Yes, I am a formula student. You mean anchors rations right? knowing that my input size is 640, how did you calculate the number 32?
@IzzeddinTeeti I thought you were the standard for D0 which would be 512. The smallest anchor is actually 8 but in backbone.py
the anchors gets multiplied by 4.
So you could try anchors_scales: '[0.5, 0,75, 1 ]'
maybe you could even add more scales than 3.
@SiBensberg, thank you so much, I have way better results after modifying the anchors_scales
. I am also trying to apply your second advise which is suppressing the augmentation, but I am stuck at that.
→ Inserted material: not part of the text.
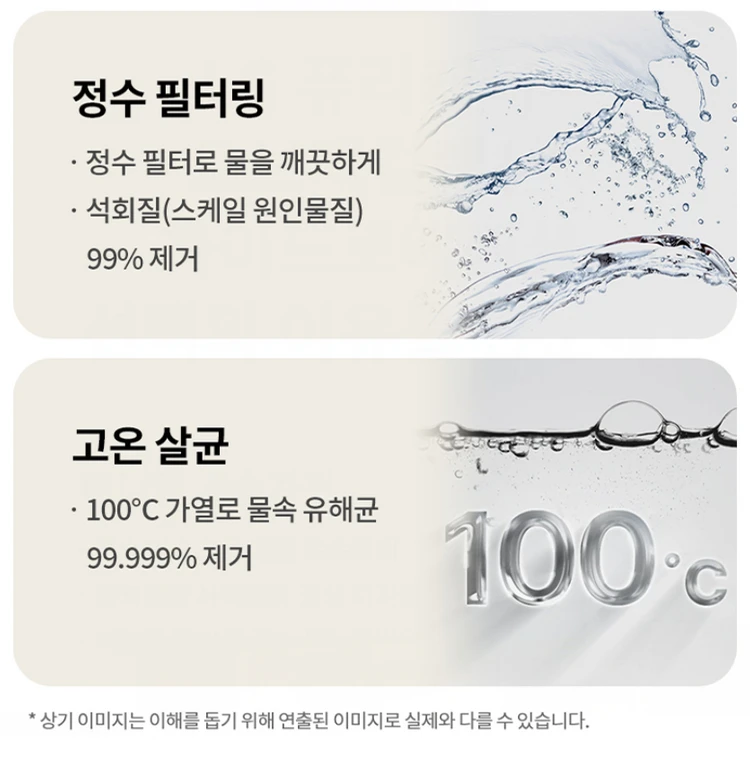 엘지전자 오브제컬렉션 하이드로에센셜 가정용 스탠드형 가습기 정수복합식가습기 습도조절 HY505RWLAH 이미지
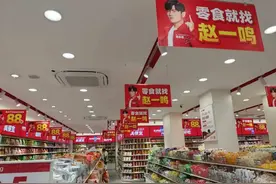 量贩零食进京开卷，赵一鸣首店开到好想来对面图片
Nice! I am happy to hear that.
Transforms for the train dataset would be here: https://github.com/zylo117/Yet-Another-EfficientDet-Pytorch/blob/15403b5371a64defb2a7c74e162c6e880a7f462c/train.py#L114-L116
as far as I understand there is just a flip augmentation implemented in this repo which you can leave the way it is. But you can obviously try implement others as they could improve your performance. I just made some bad experiences with color hue or jitters.
head_only = False
can lead to better performance but you must have more data to train or it overfits
Hi there,
I used an annotated cones dataset. It was annotated using supervisly. Then I used this repo to convert the annotations to COCO format. I trained effienctdet-d0 using this command
python train.py -c 0 -p cones --data_path ../cones_dataset/good/ --batch_size 64 --lr 1e-5 --num_epochs 100 --load_weights weights/efficientdet-d0.pth
knowing that I have 800 training and 340 validation images. While training I got a very high classification loss. I runCOCO_eval.py
and got the following results:Average Precision (AP) @[ IoU=0.50:0.95 | area= all | maxDets=100 ] = 0.243 Average Precision (AP) @[ IoU=0.50 | area= all | maxDets=100 ] = 0.351 Average Precision (AP) @[ IoU=0.75 | area= all | maxDets=100 ] = 0.295 Average Precision (AP) @[ IoU=0.50:0.95 | area= small | maxDets=100 ] = 0.014 Average Precision (AP) @[ IoU=0.50:0.95 | area=medium | maxDets=100 ] = 0.323 Average Precision (AP) @[ IoU=0.50:0.95 | area= large | maxDets=100 ] = 0.669 Average Recall (AR) @[ IoU=0.50:0.95 | area= all | maxDets= 1 ] = 0.114 Average Recall (AR) @[ IoU=0.50:0.95 | area= all | maxDets= 10 ] = 0.287 Average Recall (AR) @[ IoU=0.50:0.95 | area= all | maxDets=100 ] = 0.293 Average Recall (AR) @[ IoU=0.50:0.95 | area= small | maxDets=100 ] = 0.017 Average Recall (AR) @[ IoU=0.50:0.95 | area=medium | maxDets=100 ] = 0.422 Average Recall (AR) @[ IoU=0.50:0.95 | area= large | maxDets=100 ] = 0.758
mAP are quit low, so I run
efficientdet_test.py
to visualise the results, and got the following image, which shows that most of the cones were not detected, and some cones have two different labels:Does anyone have any advice on how to have better mAP and better inference results?